━━━━━ EXCERPT PROVIDED
Brown: Correlation is not causation

Phil Brown

Some things always seem to happen together. When the weather gets colder, everyone starts wearing long pants and jackets. When students study for tests, they get better scores. When ice cream sales go up, more people drown.

Now for those first two, one could make a fairly strong argument that one causes the other. People are going to wear clothes that keep them warmer because it is getting colder outside. Students are going to know more relevant information if they study, and that will generally cause them to get a higher test score.

For the third example, however, it probably is not the case that ice cream sales cause people to drown, nor vice versa. Even though these two events occur together, one does not cause the other. In this case, the correlation can probably be chalked up to the warm weather of summer, which sees both an increase in ice cream demand, and an increase in swimmers.

To be sure, that is quite an obvious example, but many people can be fooled into believing that one event is caused by another just because they occur together. Examples abound, but some of the more dubious correlations are presidents with the economy and race with intelligence.

As far as presidents and the economy go, there is unquestionably some form of relationship. The president, while not having total power over our government, does hold quite a lot of political clout. The policies of the nation, in turn, do affect the country’s economy. As any economist will tell you, however, there are more than a few other factors.

George W. Bush was famously linked with spiking gas prices, and some of his administration’s policies may have had a hand in such a change, but there were certainly outside forces that caused prices to rise. Some of the factors that jump out are instability in oil-producing regions and increased global demand, both of which can hardly be attributed solely to Bush. I would bet my bottom gallon that Al Gore and John Kerry would have also had presidencies that saw rising gas prices.

Race and intelligence are personal qualities that also appear to be linked. For example, members of certain not-so-upstanding organizations have long claimed that the historically higher average intelligence of white Americans relative to black Americans shows that one race is scientifically smarter.
━━━━━━━━━━
━━━━━ LISTED ENTRIES
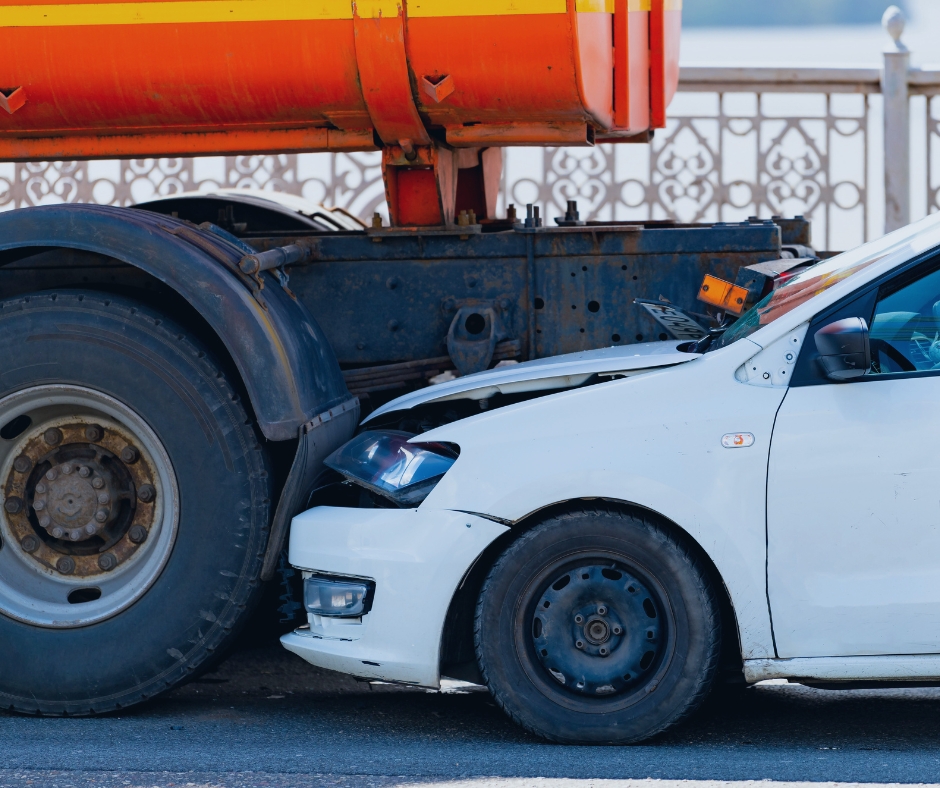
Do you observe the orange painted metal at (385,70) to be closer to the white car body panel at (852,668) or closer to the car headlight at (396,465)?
the car headlight at (396,465)

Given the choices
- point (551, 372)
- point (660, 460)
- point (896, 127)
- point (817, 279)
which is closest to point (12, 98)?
point (551, 372)

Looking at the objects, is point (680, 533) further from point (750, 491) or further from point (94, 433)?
point (94, 433)

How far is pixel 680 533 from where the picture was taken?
3.96 metres

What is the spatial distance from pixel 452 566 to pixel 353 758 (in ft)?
2.16

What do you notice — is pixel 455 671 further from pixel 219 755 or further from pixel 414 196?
pixel 414 196

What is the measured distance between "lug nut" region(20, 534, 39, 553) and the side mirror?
2.90 m

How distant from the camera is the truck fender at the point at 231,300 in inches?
176

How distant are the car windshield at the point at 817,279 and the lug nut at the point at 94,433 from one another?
227 centimetres

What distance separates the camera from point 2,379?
462 centimetres

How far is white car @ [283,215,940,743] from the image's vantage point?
382 centimetres

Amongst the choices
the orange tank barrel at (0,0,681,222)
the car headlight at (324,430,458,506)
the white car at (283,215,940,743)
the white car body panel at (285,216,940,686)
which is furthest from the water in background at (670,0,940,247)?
the car headlight at (324,430,458,506)

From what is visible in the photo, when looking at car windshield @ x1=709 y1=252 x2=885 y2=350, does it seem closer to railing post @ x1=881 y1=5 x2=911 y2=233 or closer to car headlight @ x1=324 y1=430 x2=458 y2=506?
car headlight @ x1=324 y1=430 x2=458 y2=506

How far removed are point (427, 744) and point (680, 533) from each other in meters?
1.07

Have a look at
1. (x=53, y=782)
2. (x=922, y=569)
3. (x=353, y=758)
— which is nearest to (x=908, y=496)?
(x=922, y=569)
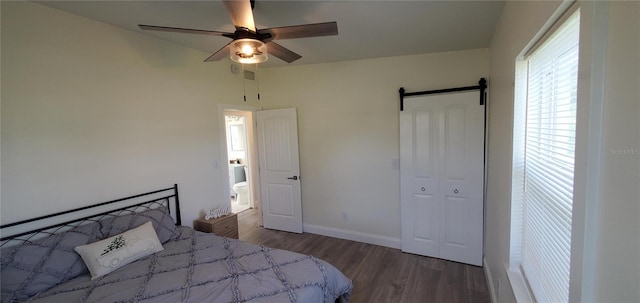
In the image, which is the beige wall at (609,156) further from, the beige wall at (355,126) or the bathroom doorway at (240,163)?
the bathroom doorway at (240,163)

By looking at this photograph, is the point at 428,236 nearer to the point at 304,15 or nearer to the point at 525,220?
A: the point at 525,220

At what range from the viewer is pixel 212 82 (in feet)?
11.0

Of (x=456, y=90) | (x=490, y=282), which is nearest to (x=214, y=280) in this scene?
(x=490, y=282)

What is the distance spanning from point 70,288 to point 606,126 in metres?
2.85

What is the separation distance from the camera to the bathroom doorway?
5.23 m

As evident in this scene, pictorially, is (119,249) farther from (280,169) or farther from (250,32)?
(280,169)

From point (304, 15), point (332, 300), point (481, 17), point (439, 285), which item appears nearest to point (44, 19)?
point (304, 15)

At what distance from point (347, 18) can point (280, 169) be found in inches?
99.3

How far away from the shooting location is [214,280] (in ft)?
5.88

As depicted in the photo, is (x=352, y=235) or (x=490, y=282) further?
(x=352, y=235)

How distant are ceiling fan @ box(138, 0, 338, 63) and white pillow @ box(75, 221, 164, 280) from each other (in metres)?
1.63

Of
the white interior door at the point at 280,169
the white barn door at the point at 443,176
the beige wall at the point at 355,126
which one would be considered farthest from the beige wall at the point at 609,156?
the white interior door at the point at 280,169

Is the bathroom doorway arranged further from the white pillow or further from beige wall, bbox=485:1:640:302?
beige wall, bbox=485:1:640:302

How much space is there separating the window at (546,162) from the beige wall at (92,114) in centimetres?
315
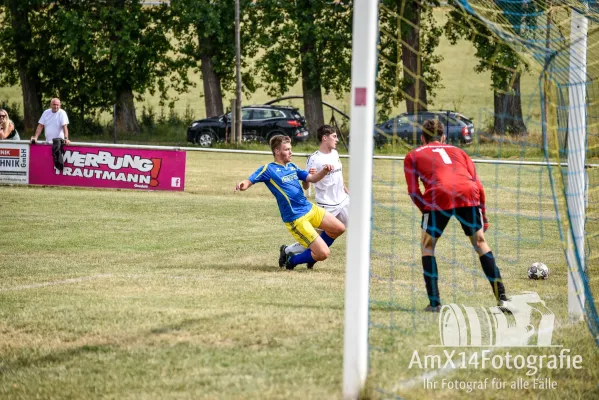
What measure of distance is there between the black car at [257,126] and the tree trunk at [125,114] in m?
7.55

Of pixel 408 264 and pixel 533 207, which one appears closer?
pixel 408 264

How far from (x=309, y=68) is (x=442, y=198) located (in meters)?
34.6

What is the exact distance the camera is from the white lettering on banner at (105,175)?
65.3 ft

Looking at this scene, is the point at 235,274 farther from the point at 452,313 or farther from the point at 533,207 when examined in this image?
the point at 533,207

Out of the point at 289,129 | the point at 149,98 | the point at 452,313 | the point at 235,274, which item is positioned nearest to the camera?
the point at 452,313

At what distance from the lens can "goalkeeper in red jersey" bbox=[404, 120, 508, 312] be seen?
775cm

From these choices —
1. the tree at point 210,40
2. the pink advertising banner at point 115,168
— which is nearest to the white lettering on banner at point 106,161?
the pink advertising banner at point 115,168

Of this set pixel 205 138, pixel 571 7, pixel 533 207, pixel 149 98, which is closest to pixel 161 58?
pixel 205 138

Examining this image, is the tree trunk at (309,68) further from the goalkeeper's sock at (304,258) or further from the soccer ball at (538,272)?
the soccer ball at (538,272)

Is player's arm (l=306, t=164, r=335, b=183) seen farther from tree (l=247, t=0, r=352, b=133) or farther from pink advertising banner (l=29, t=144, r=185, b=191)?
tree (l=247, t=0, r=352, b=133)

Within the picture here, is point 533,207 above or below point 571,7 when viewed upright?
below

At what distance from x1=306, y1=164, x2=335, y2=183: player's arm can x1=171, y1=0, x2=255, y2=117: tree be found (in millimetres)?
32229

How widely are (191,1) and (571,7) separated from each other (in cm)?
3587

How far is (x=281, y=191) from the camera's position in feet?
33.8
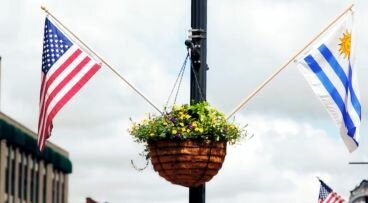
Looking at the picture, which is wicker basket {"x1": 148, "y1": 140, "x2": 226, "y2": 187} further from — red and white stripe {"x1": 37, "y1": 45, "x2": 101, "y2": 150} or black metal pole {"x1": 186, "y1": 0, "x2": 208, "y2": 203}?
red and white stripe {"x1": 37, "y1": 45, "x2": 101, "y2": 150}

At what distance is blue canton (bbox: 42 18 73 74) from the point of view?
14820mm

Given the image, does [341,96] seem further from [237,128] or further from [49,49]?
[49,49]

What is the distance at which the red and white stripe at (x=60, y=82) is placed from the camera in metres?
14.6

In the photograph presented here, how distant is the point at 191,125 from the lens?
1219 cm

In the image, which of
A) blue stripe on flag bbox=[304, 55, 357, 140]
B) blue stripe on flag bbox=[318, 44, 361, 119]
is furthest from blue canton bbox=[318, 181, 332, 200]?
blue stripe on flag bbox=[304, 55, 357, 140]

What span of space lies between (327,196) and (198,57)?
3349 centimetres

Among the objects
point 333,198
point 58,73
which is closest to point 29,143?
point 333,198

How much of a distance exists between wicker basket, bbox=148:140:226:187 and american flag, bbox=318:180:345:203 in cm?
3265

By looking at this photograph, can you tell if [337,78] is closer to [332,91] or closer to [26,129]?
[332,91]

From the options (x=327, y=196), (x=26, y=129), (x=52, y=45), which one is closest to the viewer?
(x=52, y=45)

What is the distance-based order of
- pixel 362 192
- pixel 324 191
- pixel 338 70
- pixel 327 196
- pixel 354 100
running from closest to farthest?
1. pixel 338 70
2. pixel 354 100
3. pixel 327 196
4. pixel 324 191
5. pixel 362 192

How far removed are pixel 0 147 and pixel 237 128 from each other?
10820cm

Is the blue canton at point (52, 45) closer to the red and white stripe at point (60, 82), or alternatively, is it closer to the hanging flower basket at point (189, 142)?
the red and white stripe at point (60, 82)

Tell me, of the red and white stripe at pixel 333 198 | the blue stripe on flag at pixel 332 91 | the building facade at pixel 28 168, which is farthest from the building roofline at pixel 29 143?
the blue stripe on flag at pixel 332 91
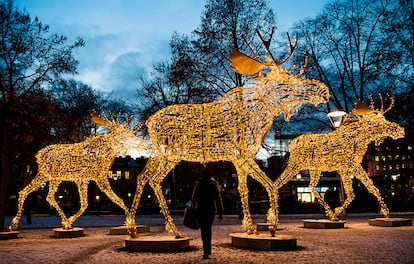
━━━━━━━━━━
PARTS OF THE EXERCISE.
(a) Copy the passage of the column on correlation and causation from "Brown: Correlation is" to "more people drown.", word for word.
(b) Answer these questions using the column on correlation and causation:
(i) What does the column say probably explains why ice cream sales and drownings rise together?
(ii) Which two factors behind rising gas prices does the column name?
(iii) Which two politicians does the writer bet would also have had presidencies with rising gas prices?
(c) Write the next part of the column on correlation and causation, beginning after its final sentence.

PER-TASK ANSWERS.
(a)
Brown: Correlation is not causation

Phil Brown

Some things always seem to happen together. When the weather gets colder, everyone starts wearing long pants and jackets. When students study for tests, they get better scores. When ice cream sales go up, more people drown.

(b)
(i) The warm weather of summer, which brings both more demand for ice cream and more swimmers.
(ii) Instability in oil-producing regions and increased global demand.
(iii) Al Gore and John Kerry.

(c)
That is not science, it is a convenient explanation.

Another explanation is that one group has been historically privileged to have better education and better economic opportunities, and has been taught by society that they have more intellectual potential. It is also worthy to note that for simplicity, intelligence is quantified by IQ tests, which only measure a narrow range of social and cognitive aptitudes. They are by no means a full and complete test of “intelligence.”

The logical fallacy of assuming that correlation implies causation can create some serious problems, but it is still extremely prevalent. One reason for this may be that people intentionally misuse information to suit their needs. It would certainly behoove the political adversaries of Bush to tie him to unpopular gas prices, just as it makes sense for political adversaries of President Barack Obama to falsely blame the economic downturn of late completely on the president’s administration.

Another, more subtle reason could simply be a lack of thought. It can be very easy to look at two events that always seem to occur together and take for granted the idea that one causes the other. It may take too much time to think about other possibilities, or they may just elude detection.

Such was the case with the correlation between “good” (HDL or high-density lipoprotein) cholesterol and lower risk for heart disease. Many medical professionals thought that having good cholesterol would lower a patient’s chance of heart disease. Dr. Peter Toth outlines this hypothesis well in “The Good Cholesterol,” found in the American Heart Association’s Circulation journal.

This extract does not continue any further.